>> start

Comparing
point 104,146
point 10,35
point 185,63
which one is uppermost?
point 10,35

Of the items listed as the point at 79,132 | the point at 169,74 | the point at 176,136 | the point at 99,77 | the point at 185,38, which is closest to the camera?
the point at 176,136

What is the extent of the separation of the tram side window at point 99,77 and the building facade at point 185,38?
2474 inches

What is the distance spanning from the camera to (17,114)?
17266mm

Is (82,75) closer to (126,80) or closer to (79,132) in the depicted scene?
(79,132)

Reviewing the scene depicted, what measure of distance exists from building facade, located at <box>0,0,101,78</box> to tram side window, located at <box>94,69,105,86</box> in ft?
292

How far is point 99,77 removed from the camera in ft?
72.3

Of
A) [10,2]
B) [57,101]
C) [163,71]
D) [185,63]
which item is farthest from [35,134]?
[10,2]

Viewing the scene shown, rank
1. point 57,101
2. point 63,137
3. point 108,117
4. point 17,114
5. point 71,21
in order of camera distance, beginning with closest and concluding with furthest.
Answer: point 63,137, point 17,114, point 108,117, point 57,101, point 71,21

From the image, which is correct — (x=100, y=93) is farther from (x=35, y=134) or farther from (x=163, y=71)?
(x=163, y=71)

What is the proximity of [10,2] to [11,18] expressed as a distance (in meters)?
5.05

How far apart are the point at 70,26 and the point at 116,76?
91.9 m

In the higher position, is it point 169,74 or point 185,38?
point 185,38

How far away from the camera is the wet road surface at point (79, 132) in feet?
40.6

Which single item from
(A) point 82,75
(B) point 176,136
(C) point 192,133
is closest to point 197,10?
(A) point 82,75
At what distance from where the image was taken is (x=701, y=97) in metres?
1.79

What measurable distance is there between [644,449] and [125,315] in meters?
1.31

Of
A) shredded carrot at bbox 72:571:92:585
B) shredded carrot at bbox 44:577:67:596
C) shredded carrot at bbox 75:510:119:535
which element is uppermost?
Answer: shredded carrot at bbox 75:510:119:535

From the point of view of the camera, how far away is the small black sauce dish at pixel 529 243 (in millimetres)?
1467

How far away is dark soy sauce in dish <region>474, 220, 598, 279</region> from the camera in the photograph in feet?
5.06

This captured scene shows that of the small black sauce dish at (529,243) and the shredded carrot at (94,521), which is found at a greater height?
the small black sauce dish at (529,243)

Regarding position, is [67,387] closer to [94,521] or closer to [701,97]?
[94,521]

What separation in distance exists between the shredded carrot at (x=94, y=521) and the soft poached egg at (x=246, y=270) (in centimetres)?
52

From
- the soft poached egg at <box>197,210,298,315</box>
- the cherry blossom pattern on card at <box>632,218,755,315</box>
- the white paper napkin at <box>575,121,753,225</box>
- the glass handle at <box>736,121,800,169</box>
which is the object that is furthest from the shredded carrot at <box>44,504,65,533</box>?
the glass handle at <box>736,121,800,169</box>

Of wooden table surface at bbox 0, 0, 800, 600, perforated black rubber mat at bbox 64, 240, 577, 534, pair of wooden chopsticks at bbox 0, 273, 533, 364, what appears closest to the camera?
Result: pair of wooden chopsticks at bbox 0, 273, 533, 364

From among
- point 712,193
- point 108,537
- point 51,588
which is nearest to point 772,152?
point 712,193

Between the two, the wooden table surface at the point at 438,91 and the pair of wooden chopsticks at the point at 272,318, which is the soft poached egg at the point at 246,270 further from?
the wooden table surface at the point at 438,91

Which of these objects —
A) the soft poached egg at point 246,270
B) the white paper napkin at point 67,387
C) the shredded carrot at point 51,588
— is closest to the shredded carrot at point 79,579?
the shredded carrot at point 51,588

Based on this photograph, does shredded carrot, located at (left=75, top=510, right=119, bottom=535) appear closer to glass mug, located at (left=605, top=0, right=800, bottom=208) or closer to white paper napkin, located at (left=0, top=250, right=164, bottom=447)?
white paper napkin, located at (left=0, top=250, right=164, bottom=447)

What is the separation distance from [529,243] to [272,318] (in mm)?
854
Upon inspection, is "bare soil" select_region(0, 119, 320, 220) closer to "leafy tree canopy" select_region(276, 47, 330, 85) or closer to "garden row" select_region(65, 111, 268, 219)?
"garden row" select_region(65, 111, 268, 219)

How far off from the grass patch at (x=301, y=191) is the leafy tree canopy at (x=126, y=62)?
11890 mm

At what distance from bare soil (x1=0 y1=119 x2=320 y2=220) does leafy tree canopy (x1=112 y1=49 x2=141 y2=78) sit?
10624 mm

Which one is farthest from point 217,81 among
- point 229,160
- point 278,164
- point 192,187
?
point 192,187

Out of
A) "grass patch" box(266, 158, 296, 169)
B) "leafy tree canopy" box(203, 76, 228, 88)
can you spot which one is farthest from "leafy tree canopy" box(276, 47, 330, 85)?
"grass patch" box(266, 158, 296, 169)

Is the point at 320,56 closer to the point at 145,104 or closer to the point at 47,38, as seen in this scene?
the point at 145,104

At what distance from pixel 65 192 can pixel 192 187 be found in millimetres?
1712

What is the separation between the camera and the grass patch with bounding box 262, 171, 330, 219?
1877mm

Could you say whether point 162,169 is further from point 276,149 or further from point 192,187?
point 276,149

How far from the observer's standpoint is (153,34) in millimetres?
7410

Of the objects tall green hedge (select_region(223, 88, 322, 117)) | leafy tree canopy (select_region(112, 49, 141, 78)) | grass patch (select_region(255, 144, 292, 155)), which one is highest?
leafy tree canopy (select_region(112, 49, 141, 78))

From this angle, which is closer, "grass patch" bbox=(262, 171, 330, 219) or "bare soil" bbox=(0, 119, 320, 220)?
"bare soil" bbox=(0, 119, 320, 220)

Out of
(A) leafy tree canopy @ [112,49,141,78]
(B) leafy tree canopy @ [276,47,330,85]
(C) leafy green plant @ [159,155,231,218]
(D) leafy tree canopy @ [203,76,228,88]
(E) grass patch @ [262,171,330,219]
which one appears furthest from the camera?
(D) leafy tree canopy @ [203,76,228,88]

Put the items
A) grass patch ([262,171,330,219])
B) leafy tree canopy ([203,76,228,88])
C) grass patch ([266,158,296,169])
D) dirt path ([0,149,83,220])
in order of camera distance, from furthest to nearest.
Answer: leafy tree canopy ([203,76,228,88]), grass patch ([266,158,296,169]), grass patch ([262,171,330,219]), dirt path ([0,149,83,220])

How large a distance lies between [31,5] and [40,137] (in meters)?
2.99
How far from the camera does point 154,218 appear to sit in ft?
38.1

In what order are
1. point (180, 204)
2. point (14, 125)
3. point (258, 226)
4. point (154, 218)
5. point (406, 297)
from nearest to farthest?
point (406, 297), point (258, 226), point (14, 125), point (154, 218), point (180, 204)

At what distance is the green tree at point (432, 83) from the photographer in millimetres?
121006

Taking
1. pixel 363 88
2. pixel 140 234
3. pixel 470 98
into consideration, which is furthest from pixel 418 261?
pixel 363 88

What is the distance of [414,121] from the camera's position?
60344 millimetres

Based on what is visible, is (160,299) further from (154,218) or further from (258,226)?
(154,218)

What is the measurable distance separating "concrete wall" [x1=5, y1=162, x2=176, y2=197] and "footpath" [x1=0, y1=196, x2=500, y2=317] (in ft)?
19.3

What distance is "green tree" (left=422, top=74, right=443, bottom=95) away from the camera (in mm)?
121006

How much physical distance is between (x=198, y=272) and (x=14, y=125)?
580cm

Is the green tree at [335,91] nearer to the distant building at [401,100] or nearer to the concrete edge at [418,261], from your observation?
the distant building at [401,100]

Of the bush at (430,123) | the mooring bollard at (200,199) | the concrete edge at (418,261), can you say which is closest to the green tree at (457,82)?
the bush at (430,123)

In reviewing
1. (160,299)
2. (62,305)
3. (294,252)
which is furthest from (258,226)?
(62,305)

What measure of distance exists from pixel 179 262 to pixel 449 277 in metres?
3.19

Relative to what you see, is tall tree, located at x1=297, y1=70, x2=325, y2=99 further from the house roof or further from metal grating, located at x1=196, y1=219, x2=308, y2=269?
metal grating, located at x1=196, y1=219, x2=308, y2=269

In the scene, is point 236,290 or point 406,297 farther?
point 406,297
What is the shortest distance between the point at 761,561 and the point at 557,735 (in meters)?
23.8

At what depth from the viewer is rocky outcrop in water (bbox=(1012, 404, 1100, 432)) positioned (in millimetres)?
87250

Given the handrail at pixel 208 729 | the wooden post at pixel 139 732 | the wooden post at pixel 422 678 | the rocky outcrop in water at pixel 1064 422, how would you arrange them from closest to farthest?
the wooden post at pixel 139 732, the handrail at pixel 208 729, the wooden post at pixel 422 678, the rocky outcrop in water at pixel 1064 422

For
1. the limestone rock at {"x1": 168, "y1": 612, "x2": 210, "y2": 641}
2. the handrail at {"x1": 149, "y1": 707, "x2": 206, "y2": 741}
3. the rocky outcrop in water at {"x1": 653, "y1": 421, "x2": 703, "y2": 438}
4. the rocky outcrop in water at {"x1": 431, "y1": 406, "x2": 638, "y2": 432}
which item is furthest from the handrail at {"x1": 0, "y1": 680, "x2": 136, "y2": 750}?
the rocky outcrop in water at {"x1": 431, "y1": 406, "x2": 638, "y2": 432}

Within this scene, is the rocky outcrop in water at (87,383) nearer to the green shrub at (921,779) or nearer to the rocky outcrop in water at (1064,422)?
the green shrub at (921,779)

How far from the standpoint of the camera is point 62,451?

>> end

▸ **Exercise requirements**
Please quote the lines from the one with "Given the handrail" to the one with "the wooden post at pixel 139 732, the", word for word.

▸ **Exercise solution**
Given the handrail at pixel 208 729 | the wooden post at pixel 139 732 | the wooden post at pixel 422 678 | the rocky outcrop in water at pixel 1064 422, how would you arrange them from closest to farthest?
the wooden post at pixel 139 732, the handrail at pixel 208 729, the wooden post at pixel 422 678, the rocky outcrop in water at pixel 1064 422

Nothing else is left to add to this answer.